Records of spatial reasoning items
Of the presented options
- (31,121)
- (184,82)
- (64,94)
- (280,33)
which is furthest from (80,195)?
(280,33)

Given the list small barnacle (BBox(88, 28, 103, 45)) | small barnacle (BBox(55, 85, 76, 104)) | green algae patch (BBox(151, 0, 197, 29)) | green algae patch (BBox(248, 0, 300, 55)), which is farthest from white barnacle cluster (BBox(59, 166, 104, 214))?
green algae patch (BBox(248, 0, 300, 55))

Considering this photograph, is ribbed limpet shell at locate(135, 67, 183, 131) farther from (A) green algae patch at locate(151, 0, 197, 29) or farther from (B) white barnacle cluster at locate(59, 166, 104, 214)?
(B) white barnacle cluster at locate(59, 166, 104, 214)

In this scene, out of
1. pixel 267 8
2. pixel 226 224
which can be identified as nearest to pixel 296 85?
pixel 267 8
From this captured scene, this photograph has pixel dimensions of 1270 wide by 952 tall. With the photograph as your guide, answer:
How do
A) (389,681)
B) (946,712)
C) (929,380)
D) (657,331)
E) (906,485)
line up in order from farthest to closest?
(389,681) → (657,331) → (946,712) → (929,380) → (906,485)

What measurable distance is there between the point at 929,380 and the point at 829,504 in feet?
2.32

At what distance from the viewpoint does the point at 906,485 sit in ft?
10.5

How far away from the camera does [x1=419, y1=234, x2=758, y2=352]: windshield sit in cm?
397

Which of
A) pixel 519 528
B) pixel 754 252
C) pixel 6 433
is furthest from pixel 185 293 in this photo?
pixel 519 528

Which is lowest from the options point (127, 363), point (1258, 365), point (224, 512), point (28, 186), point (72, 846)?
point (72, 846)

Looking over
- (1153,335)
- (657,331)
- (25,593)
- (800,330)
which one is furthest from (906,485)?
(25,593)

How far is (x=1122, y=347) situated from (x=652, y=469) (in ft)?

PROBLEM REQUIREMENTS:
Reproduce the items in full, from the line containing "Which is lowest" through the end of the items, and move every coordinate in the answers by adding -99 to it.

COMPLETE RESPONSE:
Which is lowest from the options point (127, 363), point (1258, 365), point (224, 512), point (28, 186), point (72, 846)?
point (-27, 747)

Looking over
- (1153,335)
- (657,331)
- (25,593)
- (800,330)
which one is furthest from (906,485)?
(-74,494)

How far is (x=1122, y=347) situated from (x=652, y=469) (in ft)?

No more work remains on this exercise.